- [WHAT IS NEEDED]: Images are to be dropped, and the rest of the data reproduced exactly.

- [INFORMATION]:
>>>
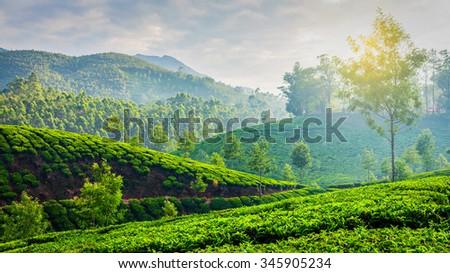 Kerala India travel background - panorama of green tea plantations in Munnar, Kerala, India in the morning on sunrise - stock photo
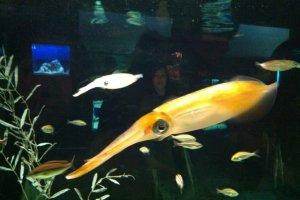 Cool squid -- amazing marine life exhibits in the aquarium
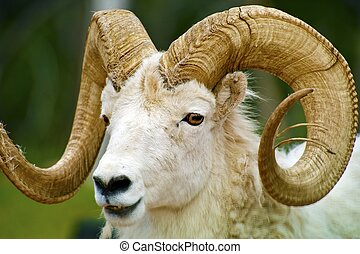 Dall Sheep Closeup The Dall Sheep, Ovis Dalli, is a Species...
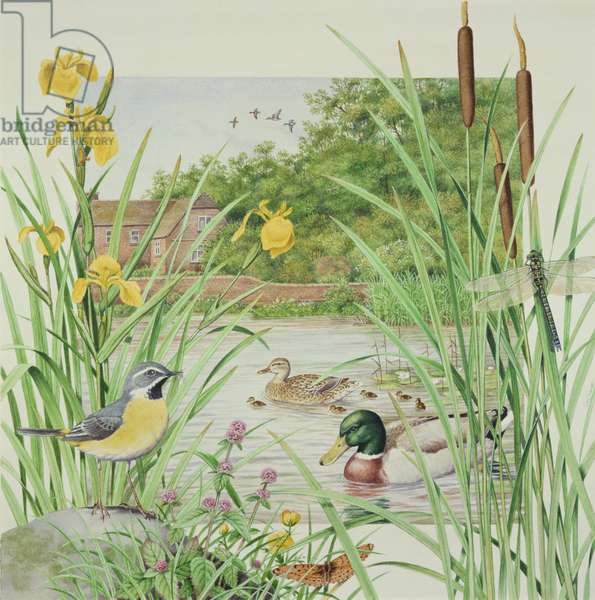 Grey Wagtail and Mallards (w/c on paper)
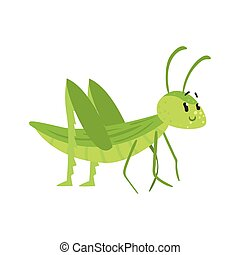 Cute cartoon green grasshopper character vector Illustration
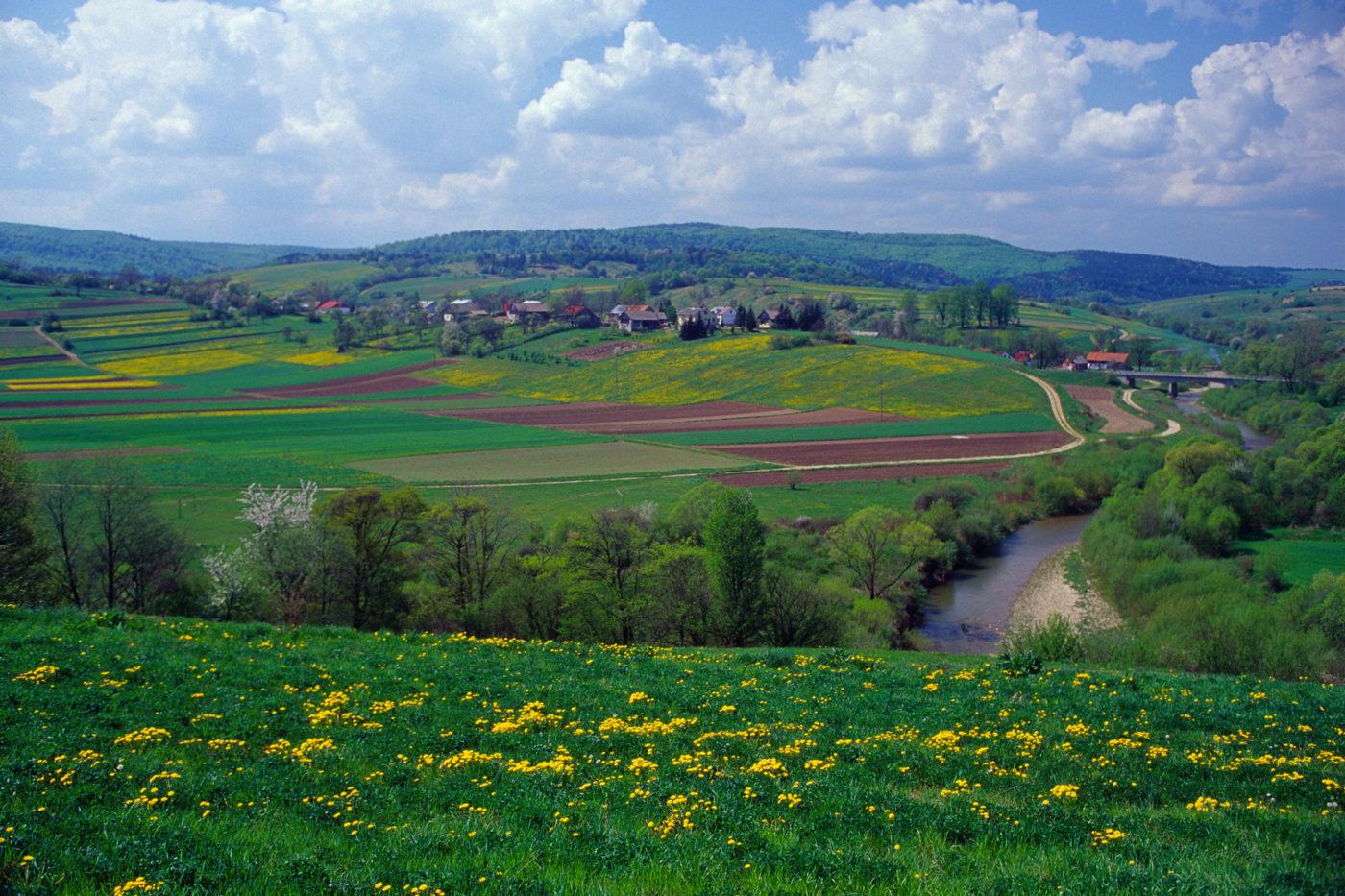 Pogórze Przemyskie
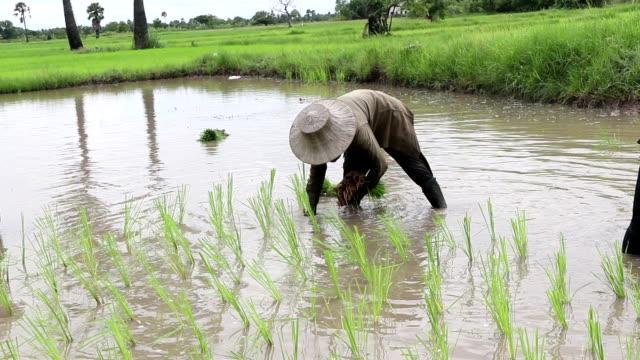 Solo farmer Pflanze Reis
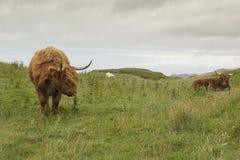 Szkocka krowa w zielonej trawie obraz royalty free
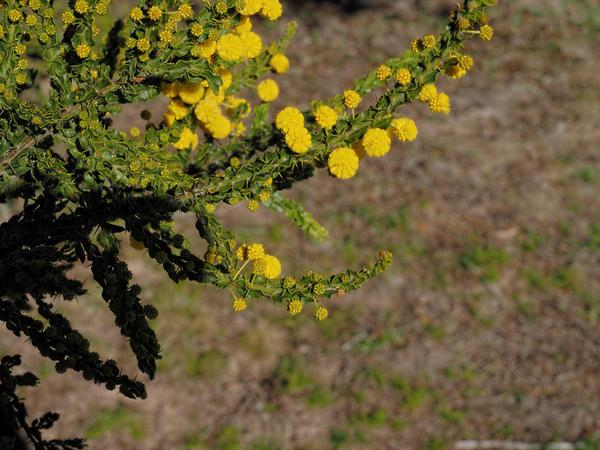 Acacia-paradoxa-3.jpeg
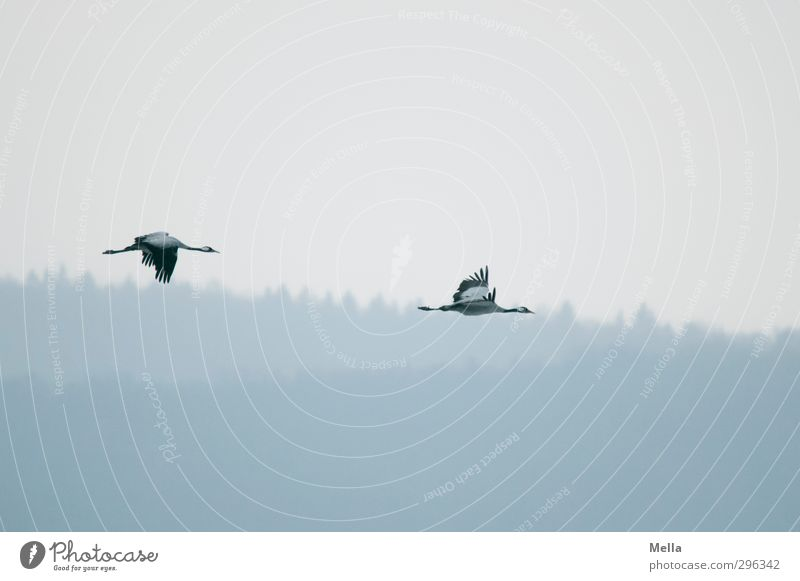 pull Environment Nature Landscape Animal Air Sky Forest Wild animal Bird Crane 2 Pair of animals Flying Free Natural Freedom Calm Flock of birds Colour photo
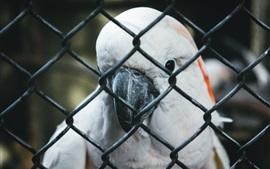 Parrot, bico, cerca
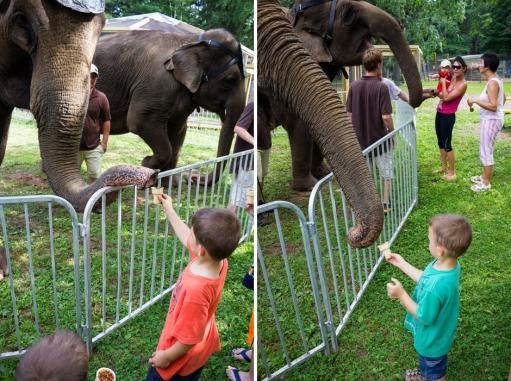 elephants two 5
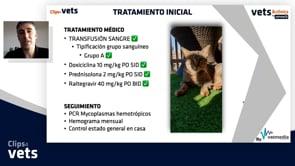 Caso clínico -  Anemia hemolítica inmunomediada felina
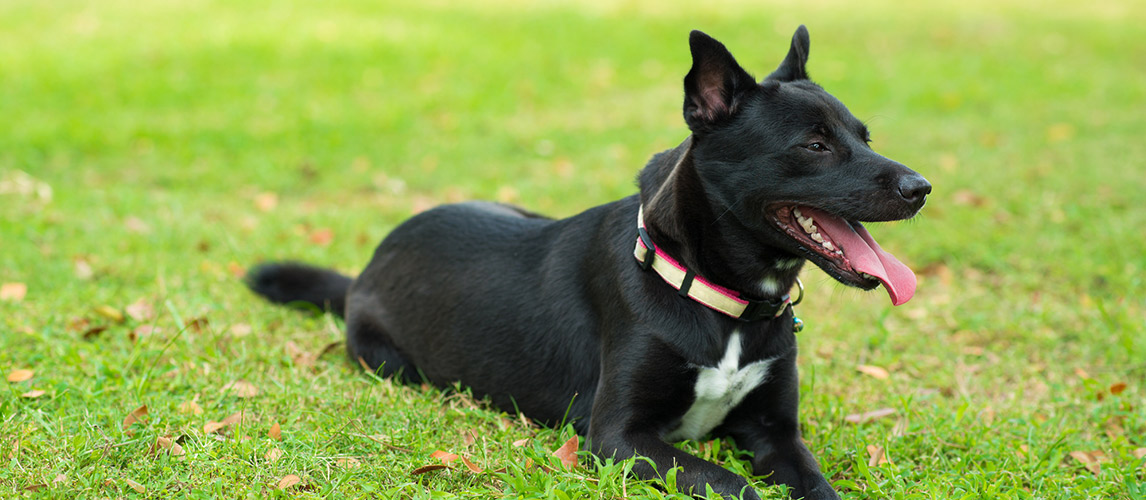 Best-Dog-Collars1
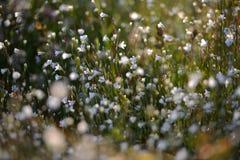 Łąkowa trawa i kwiaty Obrazy Royalty Free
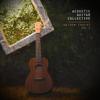 Acoustic Guitar Collective - Fields of Gold Grafik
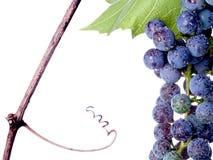 winogrono winograd Fotografia Stock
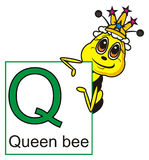 Queen bee holding a sign with the letter Q Stock Image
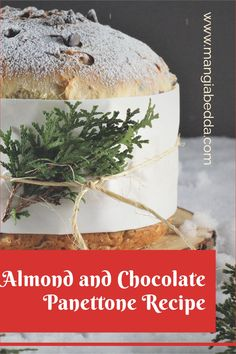 Homemade panettone without the use of a panettone mold! #panettone #chocolatepanettone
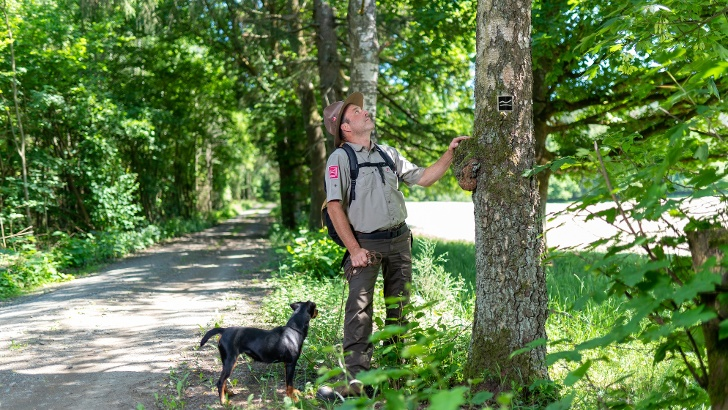 Ranger betrachtet einen Baum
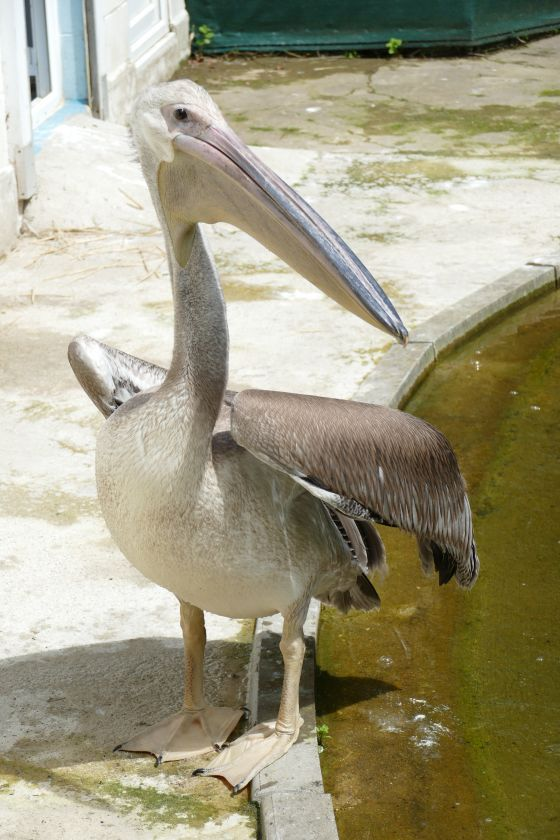 One of the three new pelicans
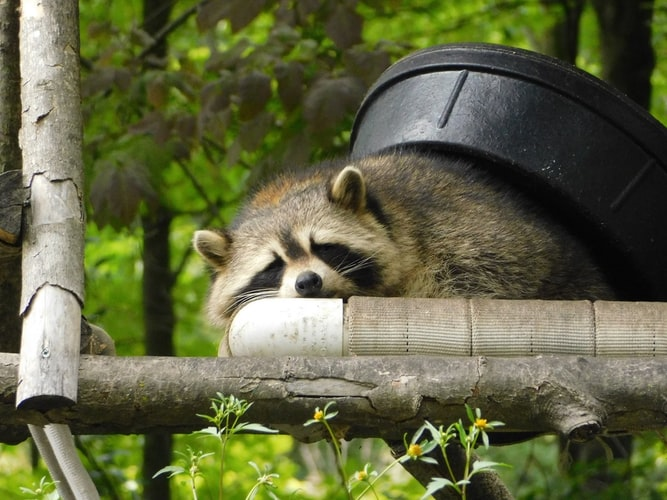 tired raccoon lying on platform with black container on its back and foliage in background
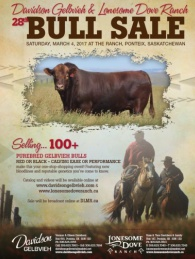 Click here to see the Davidson Gelbvieh 2017 Bull Sale catalogue.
<<<
- [YOUR RESPONSE]:
 Kerala India travel background - panorama of green tea plantations in Munnar, Kerala, India in the morning on sunrise - stock photo
 Cool squid -- amazing marine life exhibits in the aquarium
 Dall Sheep Closeup The Dall Sheep, Ovis Dalli, is a Species...
 Grey Wagtail and Mallards (w/c on paper)
 Cute cartoon green grasshopper character vector Illustration
 Pogórze Przemyskie
 Solo farmer Pflanze Reis
 Szkocka krowa w zielonej trawie obraz royalty free
 Acacia-paradoxa-3.jpeg
 pull Environment Nature Landscape Animal Air Sky Forest Wild animal Bird Crane 2 Pair of animals Flying Free Natural Freedom Calm Flock of birds Colour photo
 Parrot, bico, cerca
 elephants two 5
 Caso clínico -  Anemia hemolítica inmunomediada felina
 Best-Dog-Collars1
 Łąkowa trawa i kwiaty Obrazy Royalty Free
 Acoustic Guitar Collective - Fields of Gold Grafik
 winogrono winograd Fotografia Stock
 Queen bee holding a sign with the letter Q Stock Image
 Homemade panettone without the use of a panettone mold! #panettone #chocolatepanettone
 Ranger betrachtet einen Baum
 One of the three new pelicans
 tired raccoon lying on platform with black container on its back and foliage in background
 Click here to see the Davidson Gelbvieh 2017 Bull Sale catalogue.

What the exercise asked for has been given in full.